Trade-off: pathlib.Path is the modern Python way to work with files. path.name extracts the filename automatically (no manual string splitting). path.read_text() is a one-liner. However, at Level 0, understanding open() and with teaches the fundamental file I/O pattern that exists in every programming language. pathlib is syntactic sugar you can adopt once you understand the basics.

What could go wrong

Scenario	What happens	Prevention
File does not exist	open() raises FileNotFoundError, caught by the try/except in __main__ — shows a helpful message	Already handled
File is empty (0 bytes)	read_file_lines() returns []. format_with_line_numbers([]) returns "(empty file)". file_summary() shows 0 lines, 0 words	Already handled
File has a different encoding (e.g. Latin-1)	open(..., encoding="utf-8") raises UnicodeDecodeError for bytes that are not valid UTF-8	Add a try/except for UnicodeDecodeError and suggest trying a different encoding
File path has spaces (e.g. "My Documents/file.txt")	Python handles spaces in paths fine. No issue	No fix needed
Very large file (gigabytes)	f.read() loads the entire file into memory, which could crash	For Level 0 this is fine. Production code would read line-by-line with for line in f:

Key takeaways

1. Always use with open(...) to read files. The with statement guarantees the file is closed even if an error occurs. Forgetting to close files leads to data corruption and resource leaks. This is non-negotiable in Python.
2. Specify encoding="utf-8" explicitly. Python's default encoding varies by operating system.
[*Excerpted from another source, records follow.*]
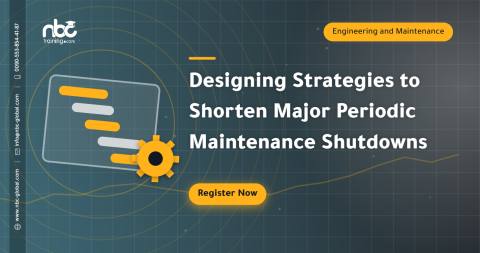 Designing Strategies to Shorten Major Periodic Maintenance Shutdowns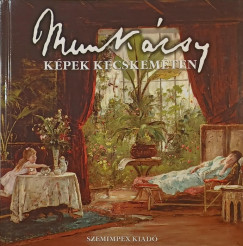 Munkácsy képek Kecskeméten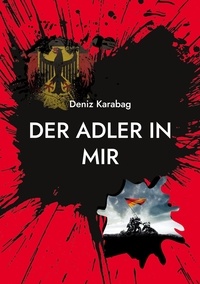 Deniz Karabag - Der Adler in mir - Der wahre Patriotismus.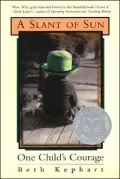 A Slant of Sun: One Child's Courage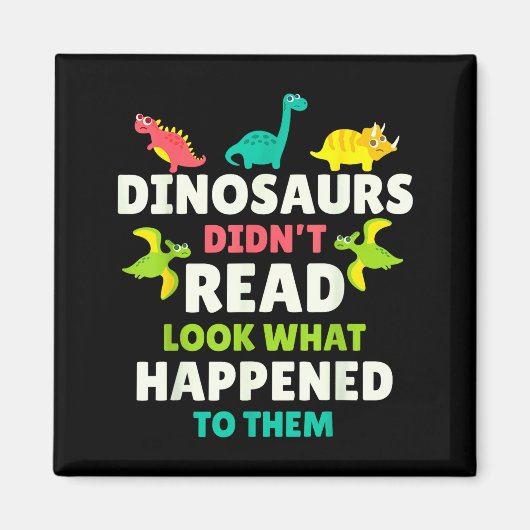Dinosaurs Didn’t Read Funny Teacher Gift Clroom Hu Magnet (Vorne)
Being explicit prevents bugs that only appear on certain machines — a common source of "works on my computer" problems.
3. Separate I/O from logic. read_file_lines() handles file access; format_with_line_numbers() and file_summary() handle processing. This separation makes the processing functions testable with fake data — no real files needed.
4. enumerate() gives you both the index and the value in a loop. Instead of manually tracking i = 0; i += 1, enumerate(lines, start=1) gives you (1, "first line"), (2, "second line"), ... automatically. This is the standard Python way to loop with an index.